Erneuerbare Energien (EEG / Sektorenkopplung)

Positionen:
  • Eine EU-weite Harmonisierung der Vermarktung und Förderung der erneuerbaren Energien sollte konsequent verfolgt und dabei der Wettbewerb zwischen den besten Technologien und Standorten genutzt werden.

  • Erneuerbare Energien sollten rasch in den Wettbewerb überführt werden, indem ihnen eine Perspektive im Markt z. B. über Grünstromzertifikate eröffnet wird. Mit einem EU-weit harmonisierten, koordinierten, marktnahen Fördersystem könnte ein stufenweises Auslaufen der Förderung angestrebt werden. Ein Teil der Unternehmen der Region spricht sich für ein sofortiges Ende der Förderung neuer Anlagen aus, weil sie die Kostenbelastung bereits jetzt als zu hoch für die Wettbewerbsfähigkeit einstuft. Gleichzeitig stehen insbesondere Unternehmen aus dem Bereich der erneuerbaren Energien einer umfassenden Änderung der Rahmenbedingungen kritisch gegenüber, da sie Planungsunsicherheiten befürchten.

  • Um eine Reduzierung der EEG-Umlage zu erreichen, sollte zudem über die Notwendigkeit und Ausgestaltung alternativer Formen der Finanzierung der EEG-Umlage nachgedacht werden.

  • Neben der Förderung sollte auch die Vermarktung erneuerbarer Energien harmonisiert werden, um einen kosteneffizienten Ausbau erneuerbarer Energien zu erreichen. Nur so kann die von der EU verfolgte weltweite Spitzenstellung Europas bei Entwicklung und Anwendung erneuerbarer Energien erhalten bleiben.

  • Um erneuerbaren Energien eine Perspektive ohne Förderung zu eröffnen, sollte ihnen der Zugang zum Termin- sowie Regelenergiemarkt erleichtert und Hürden der Eigenerzeugung abgebaut werden.

  • Eigenerzeugung sollte wieder von EEG-Umlage freigestellt werden. Damit würden auch Investitionen in (gewerbliche) KWK-Anlagen wieder attraktiver.

  • Alle Erzeugungstechnologien sollten zu gleichen Wettbewerbsbedingungen, das heißt ohne Förderung, miteinander konkurrieren.

  • Grundsätzlich sollte angestrebt werden, technologieoffen ohne regionale Komponenten auszuschreiben, um einen Wettbewerb zwischen den verschiedenen erneuerbaren Technologien anzukurbeln und die besten Standorte zu nutzen.

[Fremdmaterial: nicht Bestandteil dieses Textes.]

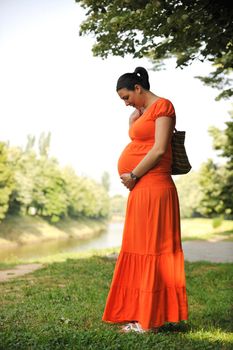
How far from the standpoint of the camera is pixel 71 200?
64.2m

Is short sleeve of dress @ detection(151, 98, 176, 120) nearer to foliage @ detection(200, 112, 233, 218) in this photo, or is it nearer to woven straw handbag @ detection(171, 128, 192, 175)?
woven straw handbag @ detection(171, 128, 192, 175)

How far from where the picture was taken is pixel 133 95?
3883 millimetres

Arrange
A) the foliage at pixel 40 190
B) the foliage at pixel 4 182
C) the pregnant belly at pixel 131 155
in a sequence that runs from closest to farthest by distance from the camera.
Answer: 1. the pregnant belly at pixel 131 155
2. the foliage at pixel 4 182
3. the foliage at pixel 40 190

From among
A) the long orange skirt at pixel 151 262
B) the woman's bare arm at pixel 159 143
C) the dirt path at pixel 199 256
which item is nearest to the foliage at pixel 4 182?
the dirt path at pixel 199 256

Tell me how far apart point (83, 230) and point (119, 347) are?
6222 cm

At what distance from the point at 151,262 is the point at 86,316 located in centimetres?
133

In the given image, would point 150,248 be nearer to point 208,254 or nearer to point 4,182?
point 208,254

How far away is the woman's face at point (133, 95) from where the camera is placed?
388 centimetres

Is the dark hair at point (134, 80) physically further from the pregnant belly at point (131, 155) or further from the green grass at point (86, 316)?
the green grass at point (86, 316)

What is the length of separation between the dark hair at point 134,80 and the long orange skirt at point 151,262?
2.77 feet

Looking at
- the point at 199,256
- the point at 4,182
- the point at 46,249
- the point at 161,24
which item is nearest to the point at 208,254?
the point at 199,256

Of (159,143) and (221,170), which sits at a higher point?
(221,170)

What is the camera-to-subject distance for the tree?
594cm

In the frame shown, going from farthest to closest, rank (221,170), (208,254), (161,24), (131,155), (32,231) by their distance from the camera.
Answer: (32,231) → (221,170) → (208,254) → (161,24) → (131,155)
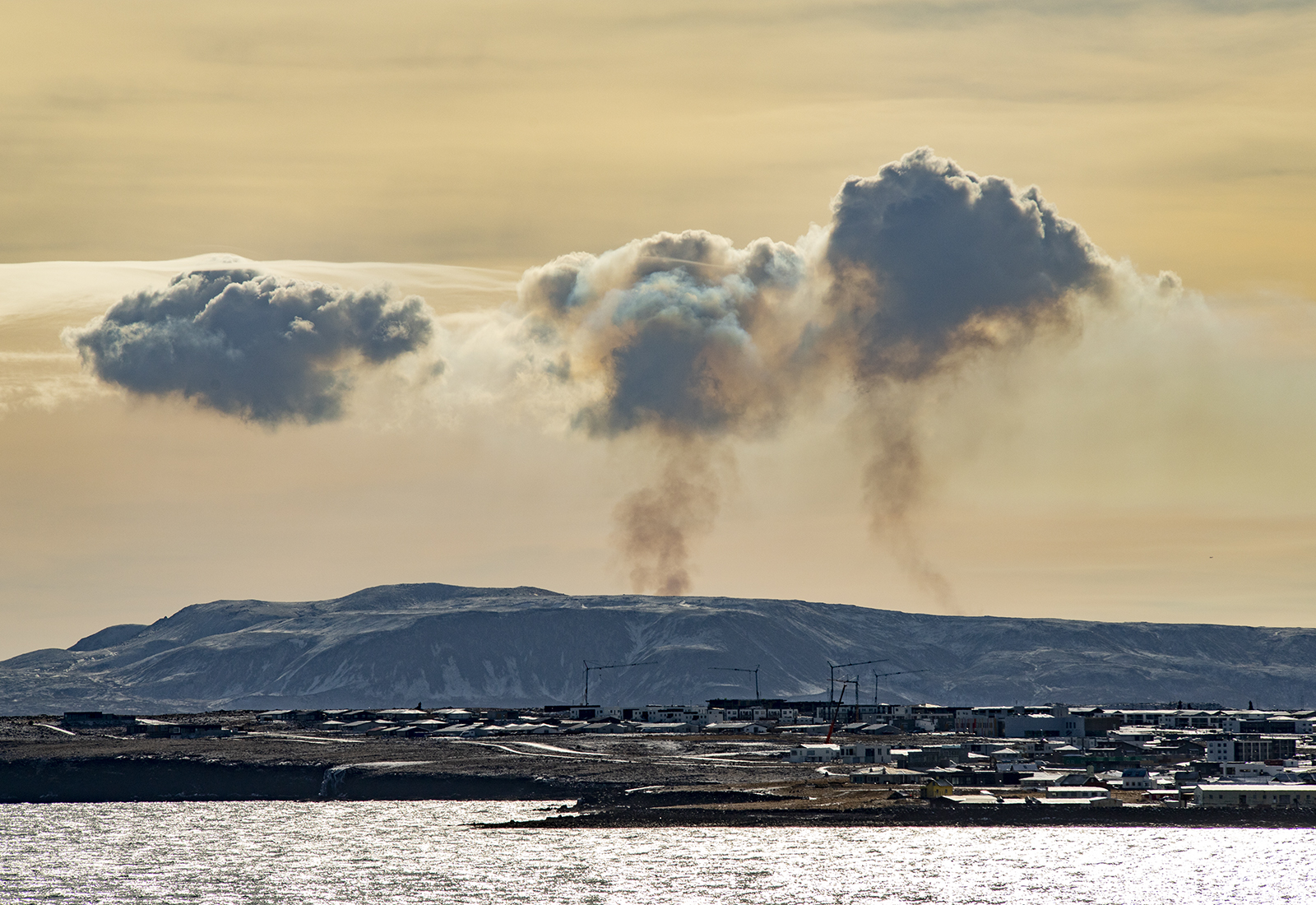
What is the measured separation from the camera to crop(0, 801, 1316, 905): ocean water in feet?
472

Davon sollte nur bei gesamtwirtschaftlichen Vorteilen für die Versorgungssicherheit abgewichen werden.

  • Die Länder sollten sich im Sinne ihrer Gesamtverantwortung mit dem Bund auf eine gemeinsame Ausbaustrategie bei den erneuerbaren Energien verständigen.

  • Der Windkraftausbau ist auch für Baden-Württemberg weiter denkbar. Aber ein ambitionierter Windkraftausbau in Baden-Württemberg macht nur dann Sinn, wenn die Standorte dabei im Kontext der Wirtschaftlichkeit gewählt werden.

  • Kleine Photovoltaik-Batteriespeicher-Systeme gewinnen an Ausbaudynamik, ebenso wie größere Anlagen (> 100 kWh), wie sie zunehmend von der Industrie und EVUs eingesetzt werden. Dies könnte in Baden-Württemberg zur Versorgungssicherheit beitragen. Speichertechnologien sind ein wichtiger Baustein der Flexibilisierung des Energiesystems. Für sie besteht derzeit eine Vielzahl von teilweise nicht konsistenten Einzelregelungen.

  • Energiespeicher sollten daher in den Gesetzen einheitlich definiert werden, um ihren Einsatz zu erleichtern und rechtliche Unsicherheiten zu beseitigen.

  • Betreibermodelle für dezentrale Batteriespeicher mit Photovoltaik erscheinen wirtschaftlich sinnvoller als ein unbedingter Ausbau der Windkraft im Land.

  • Es sollten weitere Fördermöglichkeiten von Batteriespeichern im industriellen Umfeld bereitgestellt werden.

  • Im Interesse der international vernetzten deutschen Wirtschaft sollten Sofortmaßnahmen zur Senkung der EEG-Umlage ergriffen werden und gegebenenfalls geprüft werden ob Teile der EEG-Umlage aus Haushaltsmitteln finanziert werden können.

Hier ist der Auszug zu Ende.